Diasporada artık sözde Ermeni soykırımı ile ilgili bir ekonomi oluşmuştur. Bunun çözülmesini istemezler. Burada ağ kurmuş pek çok odak vardır. Açıklamanın zamanlaması son derece yanlış olmuştur, içeriği de tamamen yanlıştır. Karabağ'daki zaferden sonra 6'lı bir mekanizma kurulacaktı. Buraya provokatif tutumdan vazgeçerse Ermenistan da dahil edilecekti.

6'lı mekanizmayla ilgili normalleşme arayışları Biden tarafından sabote edilmiştir. Hukuki açıdan bakıldığından Baklayan davasında da görüldüğü gibi açılan mahkemeleri ABD mahkemeler zaman aşımı nedeniyle reddedilmiştir. Hukuki açıdan, tarihi açıdan temeli olmayan bu karar niçin verilmiştir? Fanatik Ermeni diasporayı tatmin etmek isteyen dar bakışlı bir politika olduğunu ifade etmemiz gerekiyor.

Fanatik Ermeni çervelerin başka ülkelerde de faaliyetleri olacaktır. Türkiye'ye zarar vermeye çalışmaya devam edecektir. Bu diasporayla tabii ki mücadelemizi sürdüreceğiz. Bizim Ermeni milletiyle sorunumuz yoktur. Osmanlı'da ortak tarihimize, geleceğimize imza attık. 1915'te Ermenilere karşı değil o bölgedeki Ermeni çetelerine karşı alınmış tedbirlerdir. Nitekim bir arada yaşama geleneğini sürdürüyoruz. Türkiye'de herkes birinci sınıf vatandaş olarak bu ilişkisini sürdürüyor.

Kararın soykırım olabilmesi için belli bir dini, etnik grubun, topluluğu yok etmek üzere yapılan faaliyetler olması gerekiyor. Bunun tarihi açıdan da soykırımı olarak kabul edilmesi mümkün değildir. Almanya, Ruanda, Bosna'da alınan kararlara bakıldığımızda bunun 1915'e uyarlanamayacağı gözükür.

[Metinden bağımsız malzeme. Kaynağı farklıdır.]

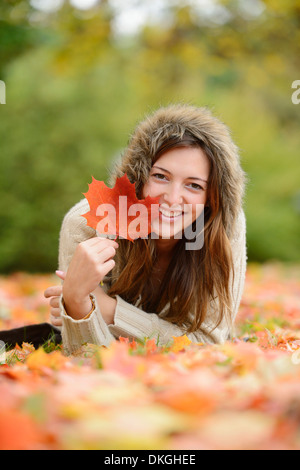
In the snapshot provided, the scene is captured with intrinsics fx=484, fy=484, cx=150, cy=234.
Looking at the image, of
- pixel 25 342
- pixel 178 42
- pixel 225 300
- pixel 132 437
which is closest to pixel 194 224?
pixel 225 300

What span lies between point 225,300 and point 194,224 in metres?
0.39

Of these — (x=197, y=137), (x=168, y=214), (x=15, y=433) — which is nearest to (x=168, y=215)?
(x=168, y=214)

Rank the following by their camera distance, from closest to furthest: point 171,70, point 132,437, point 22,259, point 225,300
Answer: point 132,437
point 225,300
point 22,259
point 171,70

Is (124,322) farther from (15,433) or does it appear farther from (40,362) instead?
(15,433)

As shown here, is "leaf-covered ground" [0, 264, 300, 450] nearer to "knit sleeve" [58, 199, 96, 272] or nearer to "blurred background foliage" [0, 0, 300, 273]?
"knit sleeve" [58, 199, 96, 272]

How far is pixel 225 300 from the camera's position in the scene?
7.59 feet

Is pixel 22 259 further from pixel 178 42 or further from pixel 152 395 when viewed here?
pixel 152 395

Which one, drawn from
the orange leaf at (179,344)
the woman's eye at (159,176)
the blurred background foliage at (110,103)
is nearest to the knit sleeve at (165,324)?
the orange leaf at (179,344)

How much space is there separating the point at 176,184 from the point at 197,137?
233mm

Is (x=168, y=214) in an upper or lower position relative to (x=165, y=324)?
upper

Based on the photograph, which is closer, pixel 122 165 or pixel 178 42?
pixel 122 165

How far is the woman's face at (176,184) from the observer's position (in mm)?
2072

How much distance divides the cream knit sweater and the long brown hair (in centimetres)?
5

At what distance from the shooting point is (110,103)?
329 inches
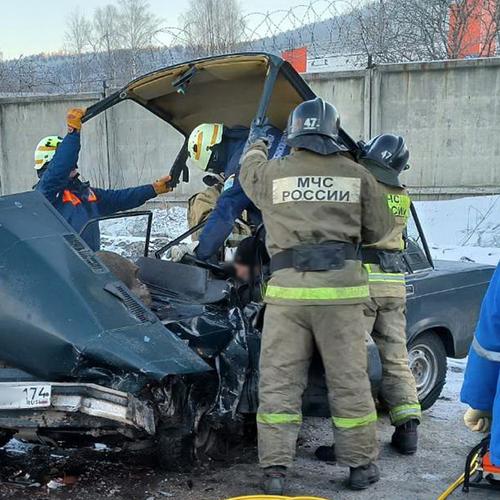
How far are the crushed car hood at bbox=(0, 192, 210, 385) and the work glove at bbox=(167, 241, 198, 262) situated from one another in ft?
2.74

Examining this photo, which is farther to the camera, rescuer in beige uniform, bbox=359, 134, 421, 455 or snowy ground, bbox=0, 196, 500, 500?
rescuer in beige uniform, bbox=359, 134, 421, 455

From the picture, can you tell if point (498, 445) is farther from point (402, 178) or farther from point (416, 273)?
point (402, 178)

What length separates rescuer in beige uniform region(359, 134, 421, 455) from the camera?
427 centimetres

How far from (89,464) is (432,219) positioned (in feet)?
32.1

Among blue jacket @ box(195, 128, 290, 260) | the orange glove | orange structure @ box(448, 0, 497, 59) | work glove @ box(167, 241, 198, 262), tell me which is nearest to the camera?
blue jacket @ box(195, 128, 290, 260)

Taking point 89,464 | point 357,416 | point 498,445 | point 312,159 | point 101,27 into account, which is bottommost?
point 89,464

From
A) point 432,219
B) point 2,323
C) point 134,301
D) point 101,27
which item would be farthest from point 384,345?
point 101,27

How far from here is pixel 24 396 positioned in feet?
9.61

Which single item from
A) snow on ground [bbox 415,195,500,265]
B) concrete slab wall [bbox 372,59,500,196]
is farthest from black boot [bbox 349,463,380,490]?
concrete slab wall [bbox 372,59,500,196]

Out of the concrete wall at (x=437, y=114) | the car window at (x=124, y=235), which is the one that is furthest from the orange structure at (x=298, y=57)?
the car window at (x=124, y=235)

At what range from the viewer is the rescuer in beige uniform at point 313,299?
345cm

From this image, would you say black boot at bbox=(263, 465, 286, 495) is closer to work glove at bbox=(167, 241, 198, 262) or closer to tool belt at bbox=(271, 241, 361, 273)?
tool belt at bbox=(271, 241, 361, 273)

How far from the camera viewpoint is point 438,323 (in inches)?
201

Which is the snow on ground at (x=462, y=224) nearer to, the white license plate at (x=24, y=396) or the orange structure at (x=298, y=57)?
the orange structure at (x=298, y=57)
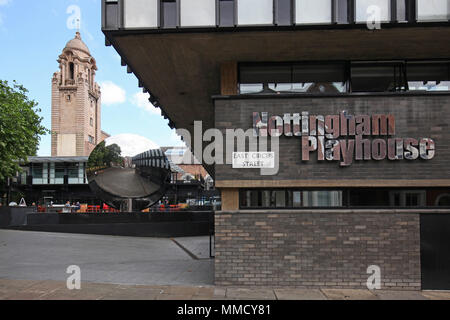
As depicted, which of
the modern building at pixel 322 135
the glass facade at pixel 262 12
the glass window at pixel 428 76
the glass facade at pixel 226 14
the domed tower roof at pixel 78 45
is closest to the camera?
the glass facade at pixel 262 12

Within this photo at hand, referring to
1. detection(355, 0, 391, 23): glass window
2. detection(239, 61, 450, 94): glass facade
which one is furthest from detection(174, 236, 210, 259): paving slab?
detection(355, 0, 391, 23): glass window


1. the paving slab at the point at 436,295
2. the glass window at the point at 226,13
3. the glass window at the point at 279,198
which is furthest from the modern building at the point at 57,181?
the paving slab at the point at 436,295

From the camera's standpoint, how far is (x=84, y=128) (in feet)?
268

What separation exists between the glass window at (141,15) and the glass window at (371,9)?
4.06 m

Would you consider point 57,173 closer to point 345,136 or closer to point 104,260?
point 104,260

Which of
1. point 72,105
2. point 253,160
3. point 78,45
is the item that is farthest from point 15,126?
point 78,45

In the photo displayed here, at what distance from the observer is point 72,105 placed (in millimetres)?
82812

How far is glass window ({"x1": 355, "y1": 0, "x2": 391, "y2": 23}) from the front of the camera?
7797 mm

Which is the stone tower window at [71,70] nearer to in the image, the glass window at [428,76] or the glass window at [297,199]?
the glass window at [297,199]

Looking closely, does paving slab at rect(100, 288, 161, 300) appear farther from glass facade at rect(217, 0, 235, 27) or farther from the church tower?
the church tower

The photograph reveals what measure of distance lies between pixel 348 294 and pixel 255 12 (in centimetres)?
597

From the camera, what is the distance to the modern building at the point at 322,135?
809cm

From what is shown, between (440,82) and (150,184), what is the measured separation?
597 inches

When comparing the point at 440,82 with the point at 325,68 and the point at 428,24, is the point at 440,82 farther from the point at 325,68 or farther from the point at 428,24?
the point at 325,68
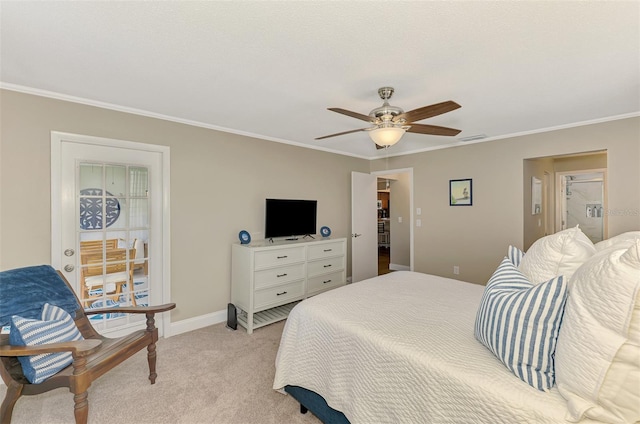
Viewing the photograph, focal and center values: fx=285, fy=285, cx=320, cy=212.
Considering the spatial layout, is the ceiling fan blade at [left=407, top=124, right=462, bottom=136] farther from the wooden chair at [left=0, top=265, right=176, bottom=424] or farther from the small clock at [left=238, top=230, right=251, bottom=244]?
the wooden chair at [left=0, top=265, right=176, bottom=424]

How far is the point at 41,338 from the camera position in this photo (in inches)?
69.9

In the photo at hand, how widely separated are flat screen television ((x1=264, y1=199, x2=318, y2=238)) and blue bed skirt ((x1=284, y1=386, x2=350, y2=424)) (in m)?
2.15

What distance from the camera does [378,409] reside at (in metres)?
1.39

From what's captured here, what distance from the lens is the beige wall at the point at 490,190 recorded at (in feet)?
10.1

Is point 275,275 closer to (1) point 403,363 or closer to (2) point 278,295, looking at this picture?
(2) point 278,295

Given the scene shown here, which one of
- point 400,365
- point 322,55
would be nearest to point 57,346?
point 400,365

Tarihimizde soykırım olmamıştır. 1915'deki olaylarda ne olduğunu tam olarak anlamak isteyenlere arşivlerimiz açıktır. İstenilen tarih komisyonuna katılmaya da hazırız. Türkiye'nin içerisindeki tepkileri yakın şekilde takip ettik. Egemen bir devlet olarak Türkiye'nin atacağı adımlar olacaktır. Bu adımlar üzerinde çalışılmıştır. Biden'in bu kararının olumsuz sonuç doğuracağı birinci kesim Ermenistan tarafıdır. Türkiye ile sınır kapısını açılma gibi bir normalleşme fırsatını kaçırmışlardır.

İnsani hassasiyet üretmek için yapılacak işlerin gereken mekanizmalarla yapılmadığını görmek de son derece üzücüdür. Sayın Biden maalesef çok kötü bir gelenek başlatmıştır. İnsani hassasiyetler üretmek yerine bunu birbirine karşı suçlayacak şekilde açılmış oldu. İnsani hassasiyetleri törpüleyen asıl budur diye ifade etmek isterim."